Tuesday 30 October 2012

The trouble with pressure-release




'Pressure-release training' and 'negative reinforcement training' are the same thing by different names. 

If I'd been strictly correct in what I'd said in the picture, I would have said, 

"the problem with negative reinforcement training is that aversives must be present in order to be removed".

The character count may not have violated twitter's stipulations but would you have understood what I'd said?

Now my problem with negative reinforcement since we understand that it is the same as 'pressure-release': That the horse learns to do a desired behaviour by the trainer releasing pressure (or other 'aversive' stimulus) when the horse is doing that desired response. In actual fact from the horse's point of view, the desired behaviour enabled the horse to escape something he found aversive. He learned that  the desired behaviour was effective in this matter and that it was worth doing again!

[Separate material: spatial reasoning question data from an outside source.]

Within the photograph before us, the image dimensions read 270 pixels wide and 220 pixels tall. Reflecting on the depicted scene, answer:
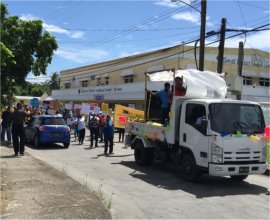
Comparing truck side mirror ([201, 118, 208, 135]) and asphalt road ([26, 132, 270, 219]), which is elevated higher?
truck side mirror ([201, 118, 208, 135])

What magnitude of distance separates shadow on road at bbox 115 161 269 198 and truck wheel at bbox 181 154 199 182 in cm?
16

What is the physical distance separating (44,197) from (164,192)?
3167mm

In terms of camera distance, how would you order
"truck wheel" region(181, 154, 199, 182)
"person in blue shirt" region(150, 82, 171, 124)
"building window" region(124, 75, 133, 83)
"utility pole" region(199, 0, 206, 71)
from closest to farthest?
"truck wheel" region(181, 154, 199, 182) → "person in blue shirt" region(150, 82, 171, 124) → "utility pole" region(199, 0, 206, 71) → "building window" region(124, 75, 133, 83)

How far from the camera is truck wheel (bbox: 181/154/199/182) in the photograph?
11391 mm

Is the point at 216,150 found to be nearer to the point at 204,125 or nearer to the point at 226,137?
the point at 226,137

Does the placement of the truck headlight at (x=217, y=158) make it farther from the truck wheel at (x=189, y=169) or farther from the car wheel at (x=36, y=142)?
the car wheel at (x=36, y=142)

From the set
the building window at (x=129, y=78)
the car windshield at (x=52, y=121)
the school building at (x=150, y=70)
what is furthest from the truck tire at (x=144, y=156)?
the building window at (x=129, y=78)

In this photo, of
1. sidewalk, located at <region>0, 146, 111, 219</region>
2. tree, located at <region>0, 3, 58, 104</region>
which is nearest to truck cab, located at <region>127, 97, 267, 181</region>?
sidewalk, located at <region>0, 146, 111, 219</region>

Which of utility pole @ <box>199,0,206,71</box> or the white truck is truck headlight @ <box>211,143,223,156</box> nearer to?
the white truck

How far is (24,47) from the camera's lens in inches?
758

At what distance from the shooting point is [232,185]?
1150 cm

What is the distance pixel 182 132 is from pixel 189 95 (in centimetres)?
116

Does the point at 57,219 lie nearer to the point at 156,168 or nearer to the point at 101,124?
the point at 156,168

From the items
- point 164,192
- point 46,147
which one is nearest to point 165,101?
point 164,192
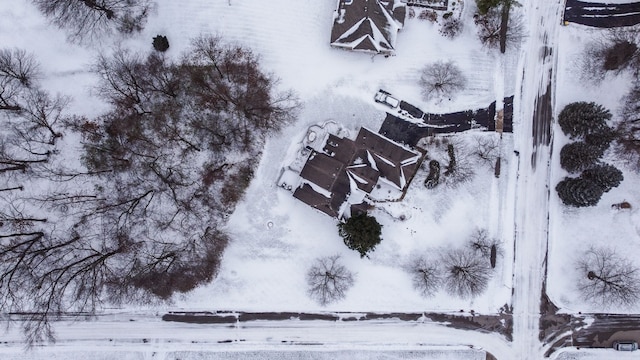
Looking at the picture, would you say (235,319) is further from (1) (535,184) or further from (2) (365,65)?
(1) (535,184)

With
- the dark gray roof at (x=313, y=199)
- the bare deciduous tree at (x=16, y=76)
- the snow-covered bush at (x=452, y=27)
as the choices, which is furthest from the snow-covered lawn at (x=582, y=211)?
the bare deciduous tree at (x=16, y=76)

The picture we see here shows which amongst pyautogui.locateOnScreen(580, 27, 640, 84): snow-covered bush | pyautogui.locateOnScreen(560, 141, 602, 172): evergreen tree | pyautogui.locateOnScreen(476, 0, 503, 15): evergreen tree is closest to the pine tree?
pyautogui.locateOnScreen(560, 141, 602, 172): evergreen tree

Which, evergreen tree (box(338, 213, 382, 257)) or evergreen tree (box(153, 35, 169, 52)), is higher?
evergreen tree (box(153, 35, 169, 52))

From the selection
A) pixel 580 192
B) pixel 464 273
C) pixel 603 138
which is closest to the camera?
pixel 580 192

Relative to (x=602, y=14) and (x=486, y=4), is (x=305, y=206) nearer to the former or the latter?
(x=486, y=4)

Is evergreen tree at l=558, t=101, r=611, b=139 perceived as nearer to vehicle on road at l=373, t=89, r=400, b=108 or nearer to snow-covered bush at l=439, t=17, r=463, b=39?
snow-covered bush at l=439, t=17, r=463, b=39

Pressure-release is a common term, but also (I believe) a misnomer. If we are using it in place of the scientifically correct term 'negative reinforcement' then 'aversive-removal' is probably closer to the mark. This is because pressure isn't the only kind of aversive stimulus that can be released just when the horse is doing what the trainer wants. Perhaps this just doesn't sound as comfortable as 'pressure-release'. 


As an aside I consider the term 'pressure-release' to be a 'reinscription of technology' (I read a lot from the social sciences with respect to animal welfare while undertaking my MSc thesis!). Reinscribing technology is a way of re-wording something to make us feel better about it. A more common example might be saying that a bit is 'stronger' instead of more 'severe', as stronger doesn't sound as painful! Buying a stronger bit must be easier on the mind than buying a more severe one.

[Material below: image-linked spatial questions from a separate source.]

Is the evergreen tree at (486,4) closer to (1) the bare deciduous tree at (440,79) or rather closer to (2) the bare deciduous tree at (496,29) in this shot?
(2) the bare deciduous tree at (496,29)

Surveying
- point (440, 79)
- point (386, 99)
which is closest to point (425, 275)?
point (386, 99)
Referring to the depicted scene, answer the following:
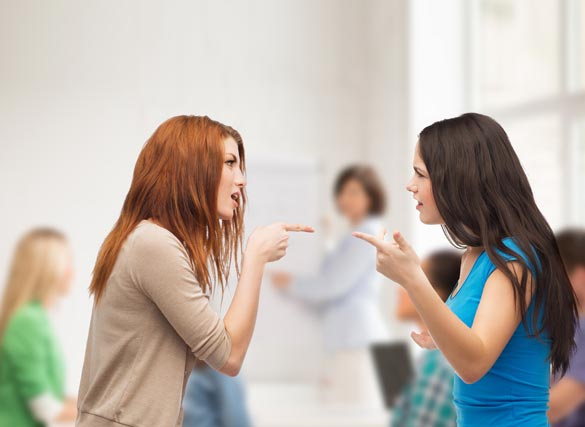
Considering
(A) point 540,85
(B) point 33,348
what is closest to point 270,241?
(B) point 33,348

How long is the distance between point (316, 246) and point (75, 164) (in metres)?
1.52

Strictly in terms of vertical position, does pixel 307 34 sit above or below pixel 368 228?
above

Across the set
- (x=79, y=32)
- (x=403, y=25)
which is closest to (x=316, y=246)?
(x=403, y=25)

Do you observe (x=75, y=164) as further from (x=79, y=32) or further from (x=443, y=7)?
(x=443, y=7)

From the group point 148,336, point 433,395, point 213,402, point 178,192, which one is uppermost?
point 178,192

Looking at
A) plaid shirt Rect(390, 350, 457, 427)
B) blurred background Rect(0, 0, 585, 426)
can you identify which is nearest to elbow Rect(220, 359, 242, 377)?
plaid shirt Rect(390, 350, 457, 427)

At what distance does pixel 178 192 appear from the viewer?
1.44 metres

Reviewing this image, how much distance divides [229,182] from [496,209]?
1.46 feet

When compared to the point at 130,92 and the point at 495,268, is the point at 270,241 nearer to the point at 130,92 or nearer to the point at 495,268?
the point at 495,268

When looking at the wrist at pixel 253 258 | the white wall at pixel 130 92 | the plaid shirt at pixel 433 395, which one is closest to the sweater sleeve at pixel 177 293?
the wrist at pixel 253 258

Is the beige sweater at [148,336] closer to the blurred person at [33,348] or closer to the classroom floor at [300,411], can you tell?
the blurred person at [33,348]

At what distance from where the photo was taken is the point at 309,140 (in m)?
5.71

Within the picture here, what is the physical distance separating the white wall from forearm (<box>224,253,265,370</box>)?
3686 millimetres

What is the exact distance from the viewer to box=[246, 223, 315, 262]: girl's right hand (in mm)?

The above digression aside, my point is that horses who find a particular stimulus aversive are motivated to avoid it. In order to make sure that they can, they pay attention to all that predicts it. When they've done this they will most likely avoid those stimuli too, since they have become classically associated with the original learning experience. Just as Pavlov's dogs learned that a bell predicted the arrival of food, horses (and dogs) can learn what predicts the presence of something they don't like or are afraid of.

So my problem with negative reinforcement is that aversive stimulation (of whatever nature) must be used in order to be removed, and it will be readily linked to anything else the horse noticed about the learning environment at the time. I have experienced this over the years that I've worked with horses, and it inspired my MSc research. In that I demonstrated that even mild aversive pressure (just a little pull on a lead rope) can increase the time it takes for a horse to voluntarily approach the trainer afterwards - just as Sankey et al found (see ISES proceedings from the 2008 Dublin meeting). www.equitationscience.com

Of course while I have this problem I accept that aversives happen and I aim to reduce that as best I can - of course sometimes I don't see them coming and the horse has to alert me to that sorry fact! I try to learn from it and move on.

1 comment:

  1. this came up on my memories newsfeed- great to read it again !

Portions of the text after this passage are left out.